> **Задание 1**
Перепишите слово в слово фрагмент заметки о Лотмане от «Больную тему затронула» до «до недожитой жизни.».
───── Фрагмент страницы
Больную тему затронула поэтесса. Лотман для моего поколения был богом. Я, наверное, прочитал все, что он написал, и едва ли не каждая его новая статья действовала на меня тонизирующе: писать! Особенно меня привлекали его историко-литературные реконструкции: от незаконченного стихотворения до недожитой жизни.
──────────
───── Данные
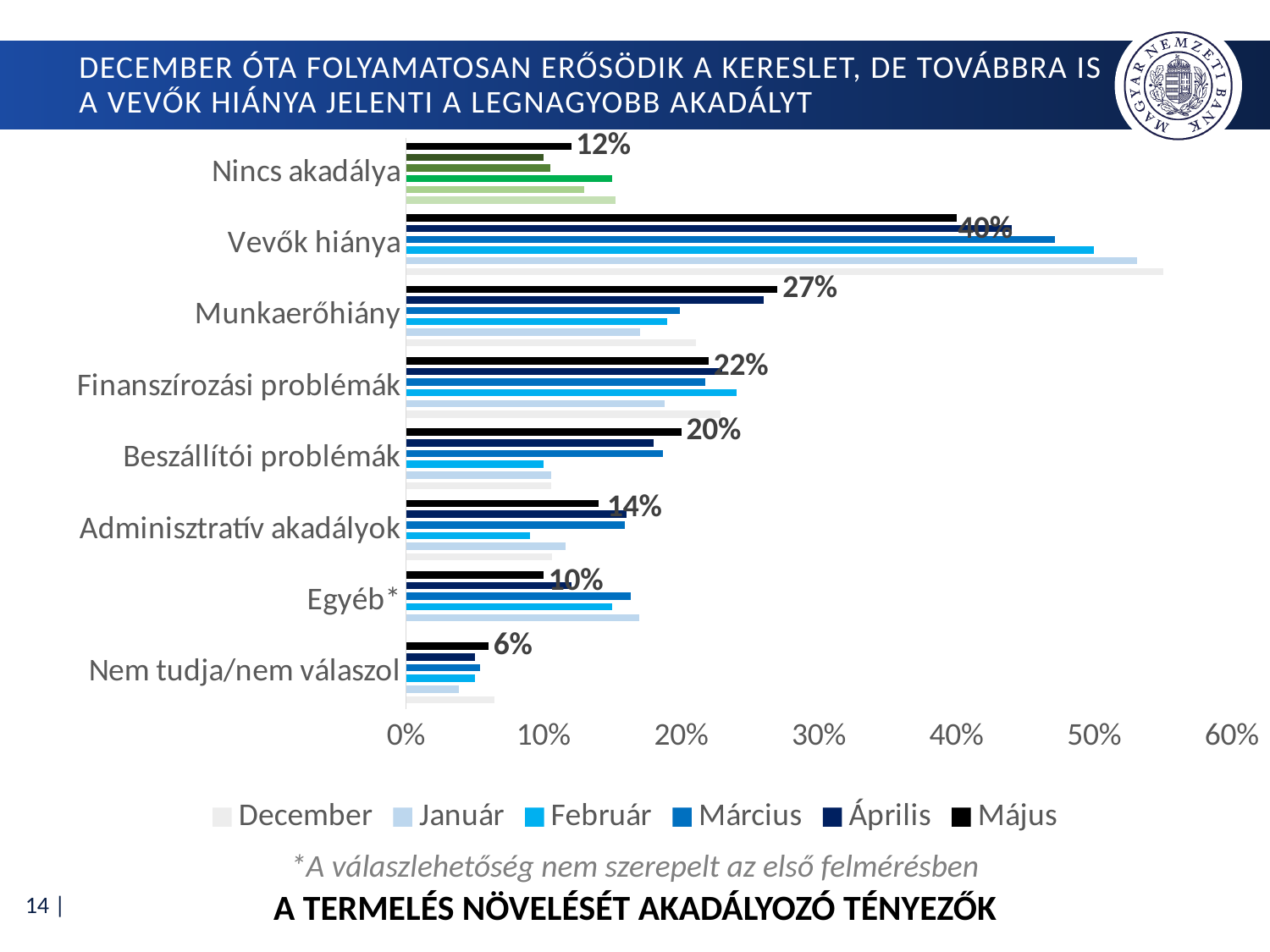
How many series does the legend list? 6 Which category has the lowest Május value? Nem tudja/nem válaszol How many categories are shown on the chart? 8 What is the difference between the Május values for Vevők hiánya and Munkaerőhiány? 13 percentage points Which has the larger Május value, Finanszírozási problémák or Beszállítói problémák? Finanszírozási problémák Is the December value for Vevők hiánya greater or less than 50%? greater What is the Május value for Nem tudja/nem válaszol? 6% Which category has the highest Május value? Vevők hiánya What is the Május value for Munkaerőhiány? 27% Is the December value for Nincs akadálya greater or less than 20%? less What is the Május value for Vevők hiánya? 40% What kind of chart is shown on the slide? bar chart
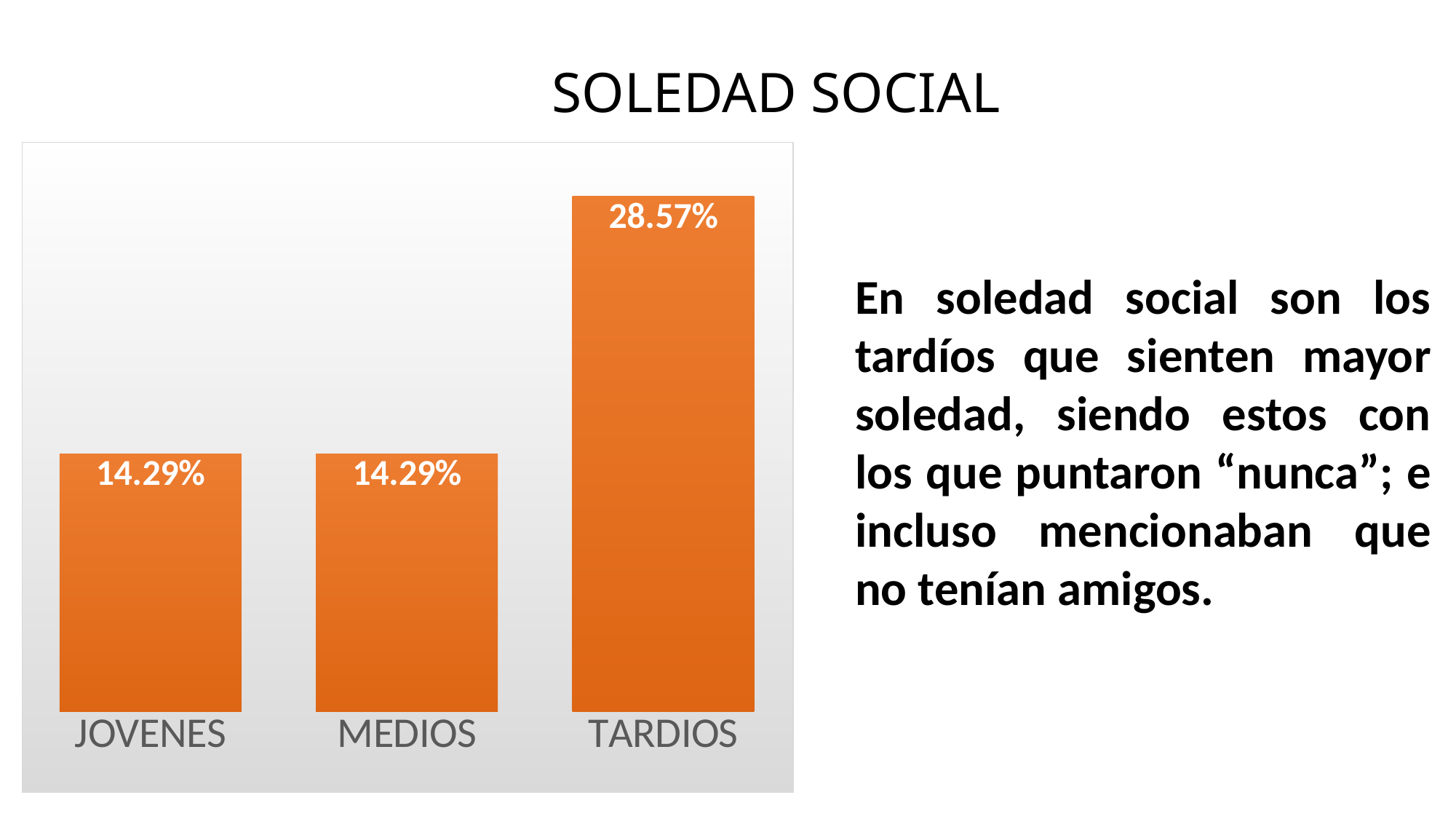
What kind of chart is shown on the slide? Bar chart What is the value for TARDIOS? 28.57% Do JOVENES and MEDIOS have the same value? Yes What colour are the bars in the chart? Orange What is the value for MEDIOS? 14.29% Which is larger, the value for TARDIOS or the value for MEDIOS? TARDIOS What is the value for JOVENES? 14.29% What is the title of the slide containing the chart? SOLEDAD SOCIAL Which category has the highest value? TARDIOS How many categories are shown in the chart? 3 Do the values rise or fall from JOVENES to TARDIOS along the x axis? Rise What is the difference between the values for TARDIOS and JOVENES? 14.28%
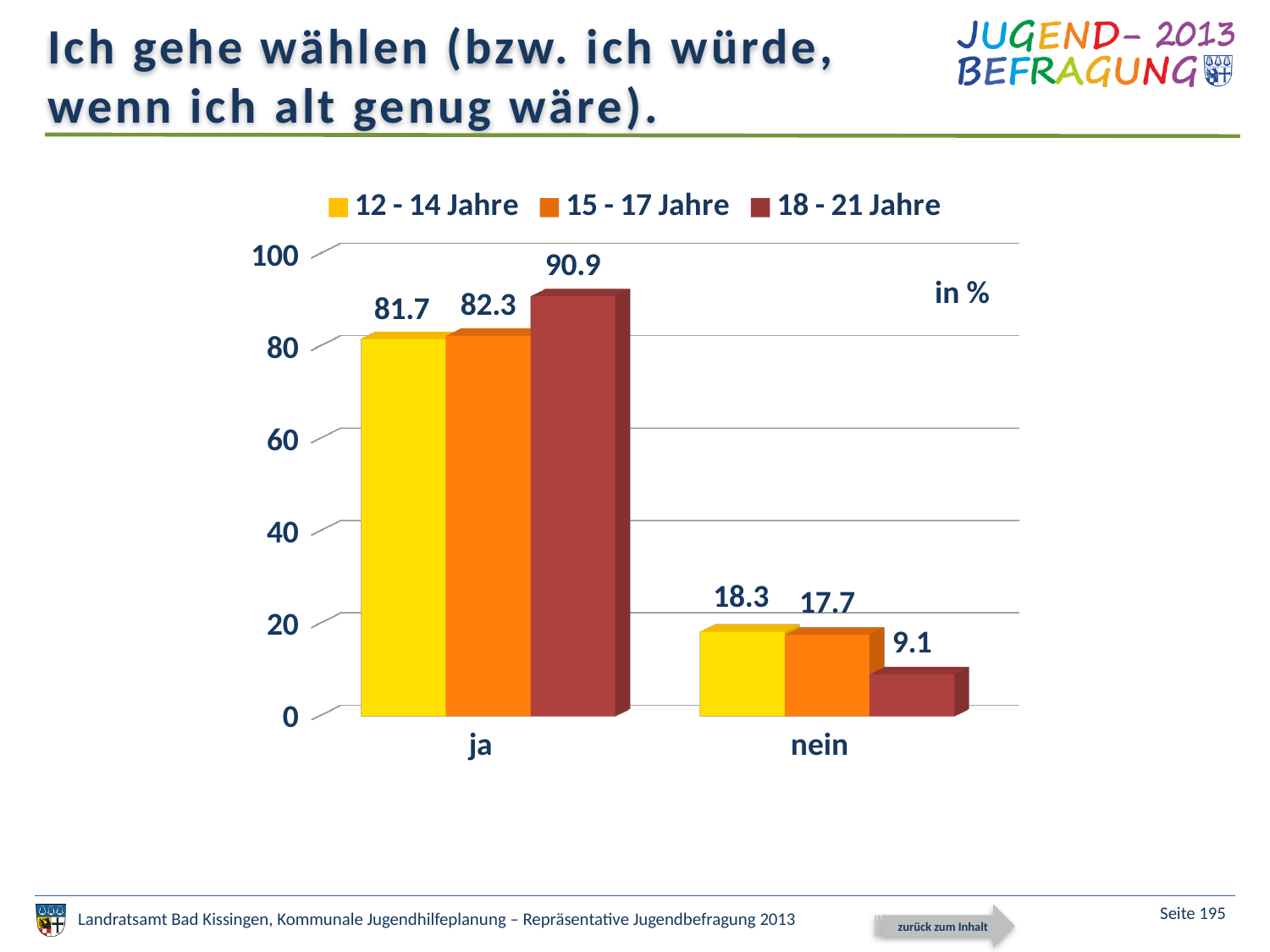
Which age group has the lowest value in the "nein" category? 18 - 21 Jahre What is the value for the 18 - 21 Jahre series in the "ja" category? 90.9 What is the difference between the 18 - 21 Jahre and 12 - 14 Jahre values in the "ja" category? 9.2 What is the value for the 15 - 17 Jahre series in the "ja" category? 82.3 How many series does the legend list? 3 Which age group has the highest value in the "ja" category? 18 - 21 Jahre What kind of chart is shown on the slide? bar chart Which is larger: the 12 - 14 Jahre value for "nein" or the 18 - 21 Jahre value for "nein"? 12 - 14 Jahre How many categories are shown on the x axis? 2 What unit is indicated for the values in the chart? in % What is the value for the 12 - 14 Jahre series in the "nein" category? 18.3 What is the difference between the 15 - 17 Jahre and 18 - 21 Jahre values in the "nein" category? 8.6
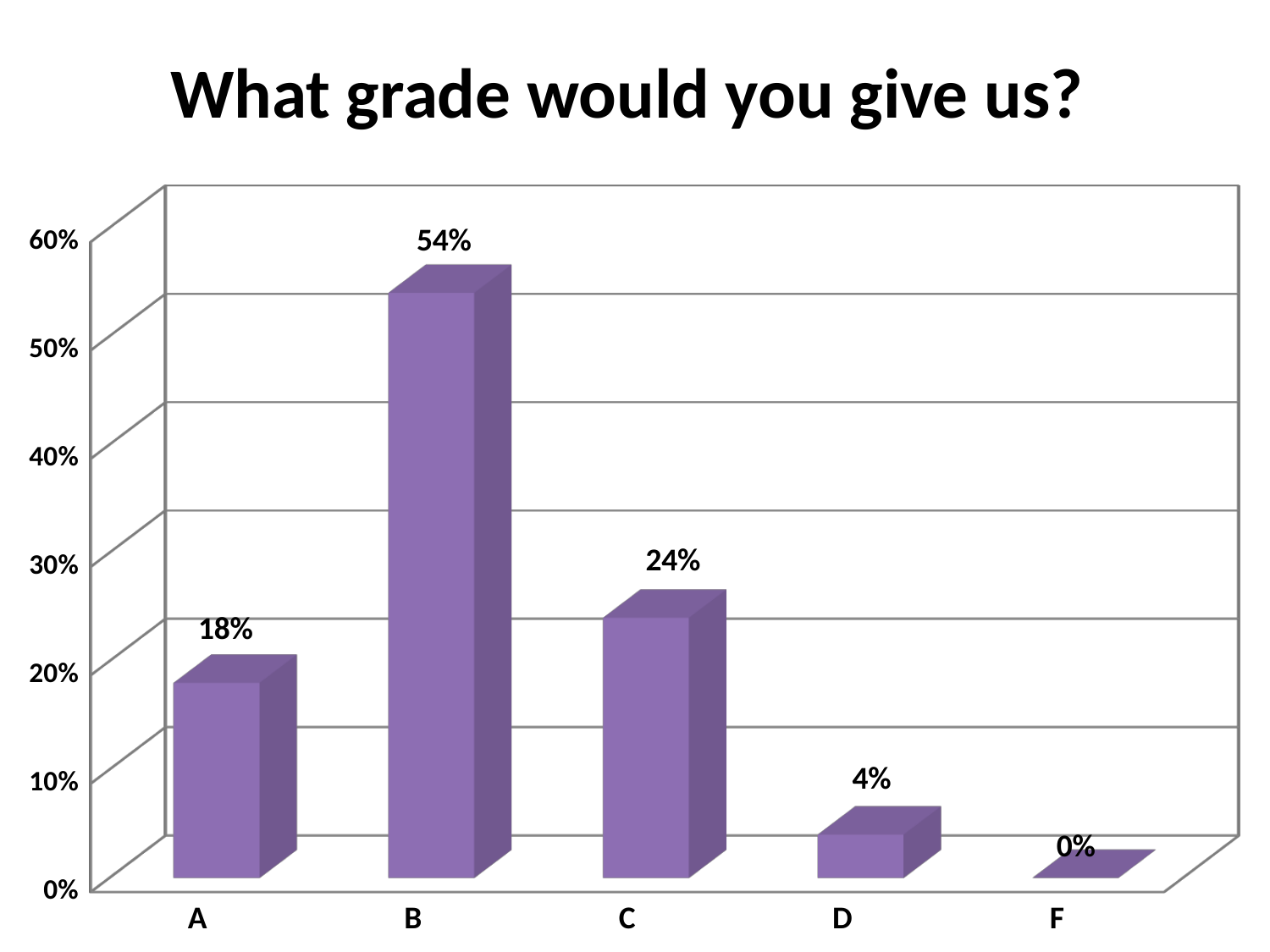
What is the difference in percentage points between grade B and grade C? 30% What kind of chart is shown on the slide? Bar chart What percentage of respondents gave a grade of D? 4% What is the title of the chart? What grade would you give us? How many grade categories are shown on the x axis? 5 Which grade received the lowest percentage of responses? F What percentage of respondents gave a grade of A? 18% Which grade has a larger share of responses, A or C? C Is the value for grade B greater or less than 50%? greater What percentage of respondents gave a grade of B? 54% Which grade received the highest percentage of responses? B What percentage of respondents gave a grade of F? 0%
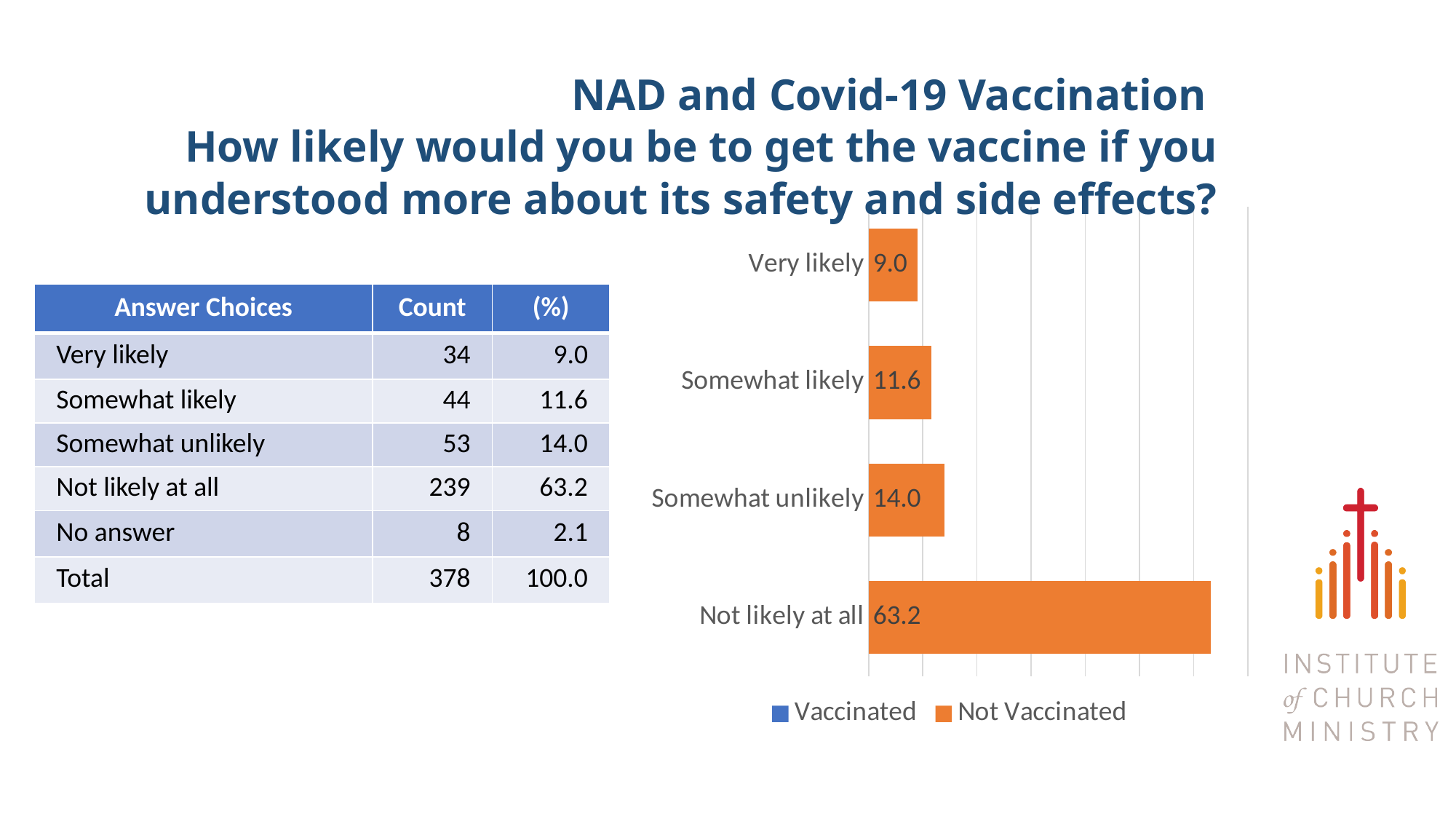
What is the value for Somewhat unlikely in the chart? 14.0 What is the difference between the values for Not likely at all and Somewhat unlikely? 49.2 What is the value for Somewhat likely in the chart? 11.6 What kind of chart is shown on the slide? Bar chart Which is larger, the value for Somewhat unlikely or the value for Somewhat likely? Somewhat unlikely Which category has the highest value in the chart? Not likely at all Which category has the lowest value in the chart? Very likely What is the difference between the values for Somewhat likely and Very likely? 2.6 What is the value for Very likely in the chart? 9.0 How many categories are plotted in the chart? 4 How many series does the chart legend list? 2 What is the value for Not likely at all in the chart? 63.2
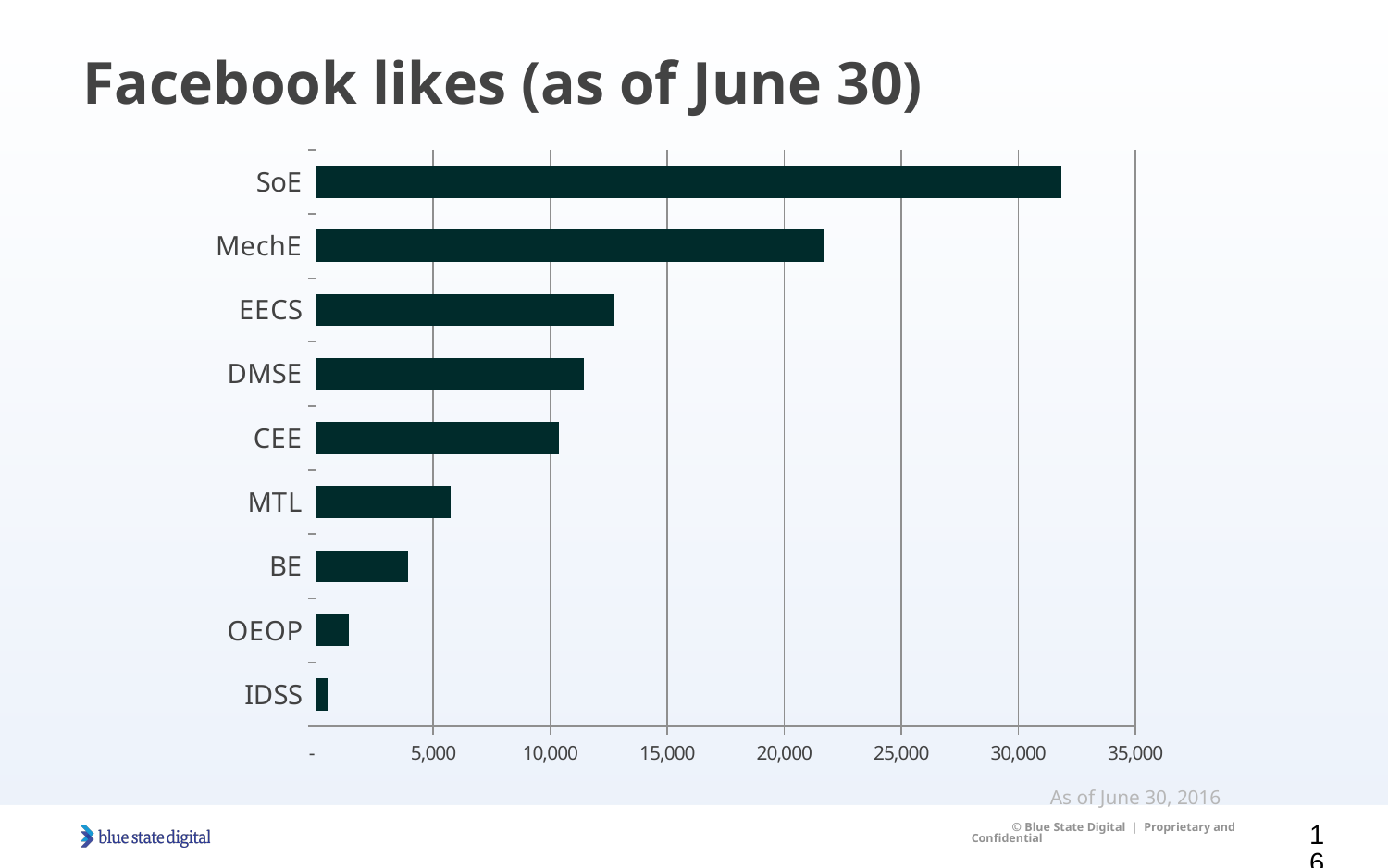
Which has more Facebook likes, EECS or DMSE? EECS What kind of chart is shown on the slide? Bar chart What is the title of the chart? Facebook likes (as of June 30) Is the value for EECS greater or less than 10,000? greater Is the value for SoE greater or less than 30,000? greater Is the value for MechE greater or less than 20,000? greater Which category has the lowest number of Facebook likes? IDSS Which has more Facebook likes, MTL or BE? MTL Do the bar values increase or decrease going from the top category to the bottom category? decrease Which category has the highest number of Facebook likes? SoE How many categories are plotted in the chart? 9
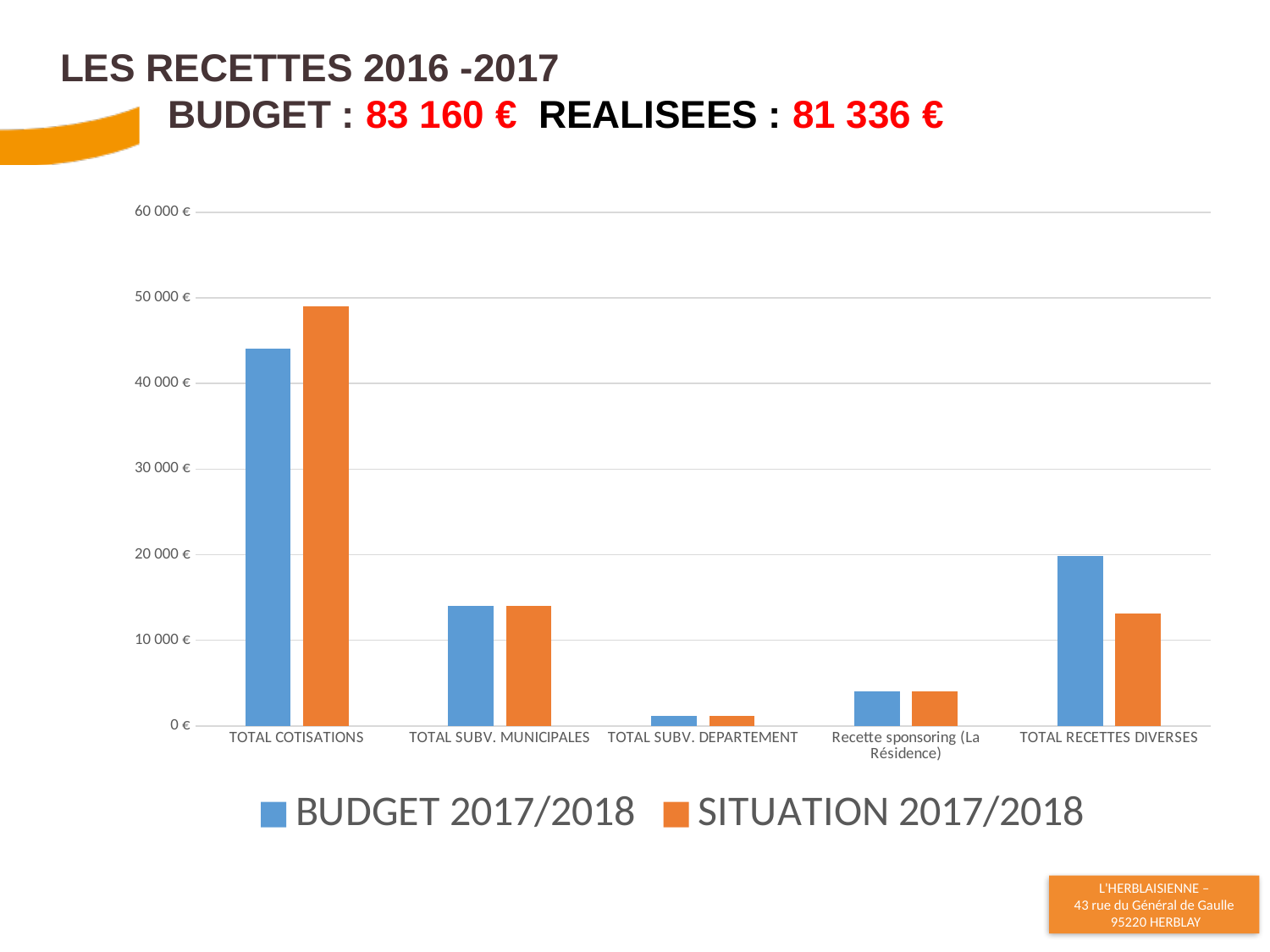
Is the BUDGET 2017/2018 value for TOTAL SUBV. MUNICIPALES greater or less than 20 000 €? less Is the SITUATION 2017/2018 value for TOTAL RECETTES DIVERSES greater or less than 10 000 €? greater Which category has the lowest value for the BUDGET 2017/2018 series? TOTAL SUBV. DEPARTEMENT Which category has the highest value for the SITUATION 2017/2018 series? TOTAL COTISATIONS Is the SITUATION 2017/2018 value for TOTAL SUBV. DEPARTEMENT greater or less than 10 000 €? less For TOTAL COTISATIONS, which series has the larger value, BUDGET 2017/2018 or SITUATION 2017/2018? SITUATION 2017/2018 How many categories are shown on the x axis of the chart? 5 For TOTAL RECETTES DIVERSES, which series has the larger value, BUDGET 2017/2018 or SITUATION 2017/2018? BUDGET 2017/2018 What kind of chart is shown on the slide? bar chart Which colour represents the SITUATION 2017/2018 series in the chart? orange How many series does the chart's legend list? 2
──────────
> **Задание 2**
Замените «respondents» на «participants» в строках данных от строки с «What is the difference in» до строки с «What is the value for Somewhat unlikely» включительно, ничего больше не меняя. Выведите только эти строки и не включайте в ответ картинки.

> **Ответ 1**
Больную тему затронула поэтесса. Лотман для моего поколения был богом. Я, наверное, прочитал все, что он написал, и едва ли не каждая его новая статья действовала на меня тонизирующе: писать! Особенно меня привлекали его историко-литературные реконструкции: от незаконченного стихотворения до недожитой жизни.

> **Ответ 2**
What is the difference in percentage points between grade B and grade C? 30% What kind of chart is shown on the slide? Bar chart What percentage of participants gave a grade of D? 4% What is the title of the chart? What grade would you give us? How many grade categories are shown on the x axis? 5 Which grade received the lowest percentage of responses? F What percentage of participants gave a grade of A? 18% Which grade has a larger share of responses, A or C? C Is the value for grade B greater or less than 50%? greater What percentage of participants gave a grade of B? 54% Which grade received the highest percentage of responses? B What percentage of participants gave a grade of F? 0%
What is the value for Somewhat unlikely in the chart? 14.0 What is the difference between the values for Not likely at all and Somewhat unlikely? 49.2 What is the value for Somewhat likely in the chart? 11.6 What kind of chart is shown on the slide? Bar chart Which is larger, the value for Somewhat unlikely or the value for Somewhat likely? Somewhat unlikely Which category has the highest value in the chart? Not likely at all Which category has the lowest value in the chart? Very likely What is the difference between the values for Somewhat likely and Very likely? 2.6 What is the value for Very likely in the chart? 9.0 How many categories are plotted in the chart? 4 How many series does the chart legend list? 2 What is the value for Not likely at all in the chart? 63.2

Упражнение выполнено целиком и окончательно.